*Instructions to follow*. Please copy exactly the lines that begin with the one containing "How far from the viewer is" and end with the last line of the entries.

*Exercise materials*.
=-=-=

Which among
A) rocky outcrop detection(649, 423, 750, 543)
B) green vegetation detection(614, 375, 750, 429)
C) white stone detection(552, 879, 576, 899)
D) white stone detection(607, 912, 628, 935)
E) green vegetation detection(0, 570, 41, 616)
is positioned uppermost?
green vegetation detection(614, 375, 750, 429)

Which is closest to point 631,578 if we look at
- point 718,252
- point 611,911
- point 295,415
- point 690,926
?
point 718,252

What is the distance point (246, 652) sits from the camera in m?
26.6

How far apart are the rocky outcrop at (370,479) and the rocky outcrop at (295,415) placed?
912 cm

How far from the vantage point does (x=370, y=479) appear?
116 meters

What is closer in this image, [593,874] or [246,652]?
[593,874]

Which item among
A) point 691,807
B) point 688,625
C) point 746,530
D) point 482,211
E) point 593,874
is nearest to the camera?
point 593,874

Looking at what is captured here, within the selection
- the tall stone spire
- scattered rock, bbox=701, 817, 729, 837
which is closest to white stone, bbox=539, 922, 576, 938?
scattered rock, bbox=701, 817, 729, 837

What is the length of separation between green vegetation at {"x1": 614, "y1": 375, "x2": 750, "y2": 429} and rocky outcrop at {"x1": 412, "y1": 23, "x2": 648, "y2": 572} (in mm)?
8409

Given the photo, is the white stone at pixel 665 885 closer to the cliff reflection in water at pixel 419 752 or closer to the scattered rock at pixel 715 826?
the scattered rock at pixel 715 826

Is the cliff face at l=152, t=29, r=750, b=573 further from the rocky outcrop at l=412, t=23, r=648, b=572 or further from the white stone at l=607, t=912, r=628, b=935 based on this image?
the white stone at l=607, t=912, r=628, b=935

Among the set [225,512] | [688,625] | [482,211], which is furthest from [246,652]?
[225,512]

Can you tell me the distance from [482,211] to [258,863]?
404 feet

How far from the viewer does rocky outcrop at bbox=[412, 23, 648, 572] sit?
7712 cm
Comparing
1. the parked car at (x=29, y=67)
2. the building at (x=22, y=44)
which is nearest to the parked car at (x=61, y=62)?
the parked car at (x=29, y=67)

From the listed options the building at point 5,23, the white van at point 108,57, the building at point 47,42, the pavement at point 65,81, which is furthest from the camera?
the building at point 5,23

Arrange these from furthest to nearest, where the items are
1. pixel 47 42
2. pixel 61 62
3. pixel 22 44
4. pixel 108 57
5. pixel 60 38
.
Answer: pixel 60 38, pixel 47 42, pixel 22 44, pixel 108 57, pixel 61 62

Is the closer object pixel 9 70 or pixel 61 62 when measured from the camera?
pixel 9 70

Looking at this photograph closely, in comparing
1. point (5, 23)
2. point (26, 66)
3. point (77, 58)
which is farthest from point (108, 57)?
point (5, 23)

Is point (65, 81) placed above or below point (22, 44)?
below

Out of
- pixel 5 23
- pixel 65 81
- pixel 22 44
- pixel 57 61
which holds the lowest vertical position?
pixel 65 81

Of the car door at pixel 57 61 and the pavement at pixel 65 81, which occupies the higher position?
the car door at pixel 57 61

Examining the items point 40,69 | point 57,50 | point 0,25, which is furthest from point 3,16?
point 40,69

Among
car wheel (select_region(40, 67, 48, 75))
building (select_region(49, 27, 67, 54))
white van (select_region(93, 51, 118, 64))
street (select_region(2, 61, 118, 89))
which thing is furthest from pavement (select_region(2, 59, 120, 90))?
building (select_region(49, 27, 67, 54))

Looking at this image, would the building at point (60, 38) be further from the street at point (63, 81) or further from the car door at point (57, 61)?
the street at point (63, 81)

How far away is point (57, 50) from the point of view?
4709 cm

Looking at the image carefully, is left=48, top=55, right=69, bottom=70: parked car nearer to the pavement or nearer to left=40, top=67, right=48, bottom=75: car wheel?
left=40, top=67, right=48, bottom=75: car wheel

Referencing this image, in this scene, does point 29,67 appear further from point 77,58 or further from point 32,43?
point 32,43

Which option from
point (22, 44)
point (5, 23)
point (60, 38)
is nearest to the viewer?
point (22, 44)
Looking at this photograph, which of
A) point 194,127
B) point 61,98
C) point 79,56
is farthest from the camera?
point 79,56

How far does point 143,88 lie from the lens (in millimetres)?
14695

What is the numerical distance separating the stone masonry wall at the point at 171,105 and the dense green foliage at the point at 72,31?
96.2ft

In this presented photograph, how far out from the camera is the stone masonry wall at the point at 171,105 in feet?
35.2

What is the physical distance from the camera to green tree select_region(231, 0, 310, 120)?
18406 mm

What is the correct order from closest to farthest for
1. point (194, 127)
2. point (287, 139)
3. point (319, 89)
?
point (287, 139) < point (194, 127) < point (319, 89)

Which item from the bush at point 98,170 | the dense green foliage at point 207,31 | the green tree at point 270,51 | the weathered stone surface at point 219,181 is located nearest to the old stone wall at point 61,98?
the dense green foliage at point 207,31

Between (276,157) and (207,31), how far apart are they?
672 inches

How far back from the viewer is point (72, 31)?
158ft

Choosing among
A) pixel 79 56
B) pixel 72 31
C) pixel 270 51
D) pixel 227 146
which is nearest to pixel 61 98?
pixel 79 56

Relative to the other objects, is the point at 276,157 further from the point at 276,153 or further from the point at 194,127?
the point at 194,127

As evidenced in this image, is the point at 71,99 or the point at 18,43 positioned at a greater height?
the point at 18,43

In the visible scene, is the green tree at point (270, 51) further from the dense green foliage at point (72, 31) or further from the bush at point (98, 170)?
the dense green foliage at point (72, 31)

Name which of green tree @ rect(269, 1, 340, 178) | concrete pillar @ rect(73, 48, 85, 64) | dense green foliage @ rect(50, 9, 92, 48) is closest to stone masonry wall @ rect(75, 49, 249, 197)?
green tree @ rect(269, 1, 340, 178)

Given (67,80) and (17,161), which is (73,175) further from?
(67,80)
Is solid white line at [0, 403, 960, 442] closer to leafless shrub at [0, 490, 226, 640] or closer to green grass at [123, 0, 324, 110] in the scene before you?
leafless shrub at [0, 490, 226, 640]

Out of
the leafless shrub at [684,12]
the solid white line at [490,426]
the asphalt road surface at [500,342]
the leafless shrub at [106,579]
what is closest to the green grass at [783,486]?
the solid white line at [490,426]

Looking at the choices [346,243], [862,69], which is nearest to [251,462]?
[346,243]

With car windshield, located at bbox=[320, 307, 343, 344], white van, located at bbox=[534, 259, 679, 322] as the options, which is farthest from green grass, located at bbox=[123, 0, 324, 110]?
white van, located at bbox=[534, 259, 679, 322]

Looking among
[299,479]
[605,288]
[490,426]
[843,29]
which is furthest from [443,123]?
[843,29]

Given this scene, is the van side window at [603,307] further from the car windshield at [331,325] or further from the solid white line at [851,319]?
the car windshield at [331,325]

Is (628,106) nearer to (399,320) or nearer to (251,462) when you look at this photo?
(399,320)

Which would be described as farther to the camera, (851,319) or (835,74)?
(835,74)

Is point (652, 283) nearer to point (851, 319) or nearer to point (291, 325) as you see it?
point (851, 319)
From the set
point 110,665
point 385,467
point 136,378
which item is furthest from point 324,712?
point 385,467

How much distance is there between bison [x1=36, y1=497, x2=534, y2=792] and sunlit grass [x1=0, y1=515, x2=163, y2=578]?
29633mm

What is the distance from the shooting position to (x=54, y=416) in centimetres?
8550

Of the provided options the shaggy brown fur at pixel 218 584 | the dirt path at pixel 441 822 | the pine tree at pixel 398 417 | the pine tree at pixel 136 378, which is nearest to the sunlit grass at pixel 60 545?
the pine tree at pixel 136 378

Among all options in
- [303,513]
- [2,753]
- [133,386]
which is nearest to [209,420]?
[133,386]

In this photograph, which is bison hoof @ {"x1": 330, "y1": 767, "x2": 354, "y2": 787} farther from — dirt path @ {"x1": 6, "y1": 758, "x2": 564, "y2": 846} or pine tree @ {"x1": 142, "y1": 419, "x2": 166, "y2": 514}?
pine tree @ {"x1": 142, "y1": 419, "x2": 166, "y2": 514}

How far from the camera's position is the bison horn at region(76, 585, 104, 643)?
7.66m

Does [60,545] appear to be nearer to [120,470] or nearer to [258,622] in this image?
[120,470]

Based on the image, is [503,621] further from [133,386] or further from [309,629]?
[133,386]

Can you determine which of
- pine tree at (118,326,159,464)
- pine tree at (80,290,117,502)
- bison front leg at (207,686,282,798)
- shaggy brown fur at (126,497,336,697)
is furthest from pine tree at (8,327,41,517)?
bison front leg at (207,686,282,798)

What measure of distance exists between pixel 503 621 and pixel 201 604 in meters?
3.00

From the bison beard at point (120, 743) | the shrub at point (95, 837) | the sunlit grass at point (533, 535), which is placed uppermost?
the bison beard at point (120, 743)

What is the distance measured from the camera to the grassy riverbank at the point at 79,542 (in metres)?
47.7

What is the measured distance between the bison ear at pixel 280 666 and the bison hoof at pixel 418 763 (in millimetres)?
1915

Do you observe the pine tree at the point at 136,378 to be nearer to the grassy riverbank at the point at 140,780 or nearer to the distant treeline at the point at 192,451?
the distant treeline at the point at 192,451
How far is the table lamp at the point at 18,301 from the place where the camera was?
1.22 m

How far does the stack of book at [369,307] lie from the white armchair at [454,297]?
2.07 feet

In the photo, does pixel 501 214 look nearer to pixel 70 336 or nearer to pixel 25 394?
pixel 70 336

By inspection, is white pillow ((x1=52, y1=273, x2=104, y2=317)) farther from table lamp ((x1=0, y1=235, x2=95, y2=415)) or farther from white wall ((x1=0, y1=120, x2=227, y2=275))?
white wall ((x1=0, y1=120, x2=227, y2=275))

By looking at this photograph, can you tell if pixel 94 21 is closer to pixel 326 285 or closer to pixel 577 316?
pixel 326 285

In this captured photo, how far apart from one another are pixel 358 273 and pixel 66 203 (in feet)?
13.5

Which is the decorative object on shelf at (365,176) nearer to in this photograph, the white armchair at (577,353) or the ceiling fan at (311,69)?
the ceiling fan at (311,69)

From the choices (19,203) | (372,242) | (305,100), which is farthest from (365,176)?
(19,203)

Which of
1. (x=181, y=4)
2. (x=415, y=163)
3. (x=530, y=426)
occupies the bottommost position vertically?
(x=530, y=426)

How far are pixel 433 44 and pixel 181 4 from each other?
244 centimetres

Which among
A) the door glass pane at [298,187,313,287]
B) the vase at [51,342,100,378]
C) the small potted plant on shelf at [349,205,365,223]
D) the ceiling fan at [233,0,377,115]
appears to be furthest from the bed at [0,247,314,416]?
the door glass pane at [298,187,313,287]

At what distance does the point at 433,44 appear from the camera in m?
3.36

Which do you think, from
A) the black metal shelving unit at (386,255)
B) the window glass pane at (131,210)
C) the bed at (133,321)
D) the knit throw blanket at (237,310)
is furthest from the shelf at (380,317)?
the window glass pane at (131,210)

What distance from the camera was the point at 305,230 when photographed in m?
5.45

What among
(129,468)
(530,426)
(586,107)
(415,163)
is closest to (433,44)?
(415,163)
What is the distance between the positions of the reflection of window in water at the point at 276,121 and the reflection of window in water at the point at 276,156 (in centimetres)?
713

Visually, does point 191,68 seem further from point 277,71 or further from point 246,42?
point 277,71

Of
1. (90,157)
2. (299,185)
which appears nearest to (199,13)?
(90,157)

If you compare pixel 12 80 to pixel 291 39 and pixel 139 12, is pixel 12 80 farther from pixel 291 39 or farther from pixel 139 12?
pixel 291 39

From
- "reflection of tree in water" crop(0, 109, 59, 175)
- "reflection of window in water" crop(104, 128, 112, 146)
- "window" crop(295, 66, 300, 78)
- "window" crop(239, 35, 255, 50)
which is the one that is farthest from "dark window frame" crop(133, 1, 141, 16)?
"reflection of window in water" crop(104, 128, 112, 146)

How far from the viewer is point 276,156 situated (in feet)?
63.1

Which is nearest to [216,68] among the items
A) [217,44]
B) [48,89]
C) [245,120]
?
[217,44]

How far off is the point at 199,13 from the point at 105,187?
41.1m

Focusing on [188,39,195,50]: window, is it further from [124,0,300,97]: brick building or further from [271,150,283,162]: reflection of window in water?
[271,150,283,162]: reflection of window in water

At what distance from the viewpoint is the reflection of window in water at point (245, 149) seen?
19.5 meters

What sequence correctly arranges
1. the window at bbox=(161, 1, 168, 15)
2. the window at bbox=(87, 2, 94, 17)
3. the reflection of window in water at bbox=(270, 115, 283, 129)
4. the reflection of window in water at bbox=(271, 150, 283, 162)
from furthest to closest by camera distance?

=-=-=

*Expected output*.
How far from the viewer is point 276,156 situated (in feet)?
63.1

Which is nearest to [216,68] among the items
A) [217,44]
B) [48,89]
C) [245,120]
?
[217,44]

How far off is the point at 199,13 from the point at 105,187?
41.1m

Focusing on [188,39,195,50]: window, is it further from [124,0,300,97]: brick building or further from [271,150,283,162]: reflection of window in water?
[271,150,283,162]: reflection of window in water

At what distance from the viewpoint is the reflection of window in water at point (245, 149) seen?
19.5 meters

What sequence correctly arranges
1. the window at bbox=(161, 1, 168, 15)
2. the window at bbox=(87, 2, 94, 17)
3. the reflection of window in water at bbox=(270, 115, 283, 129)
4. the reflection of window in water at bbox=(271, 150, 283, 162)
from furthest to closest by camera distance?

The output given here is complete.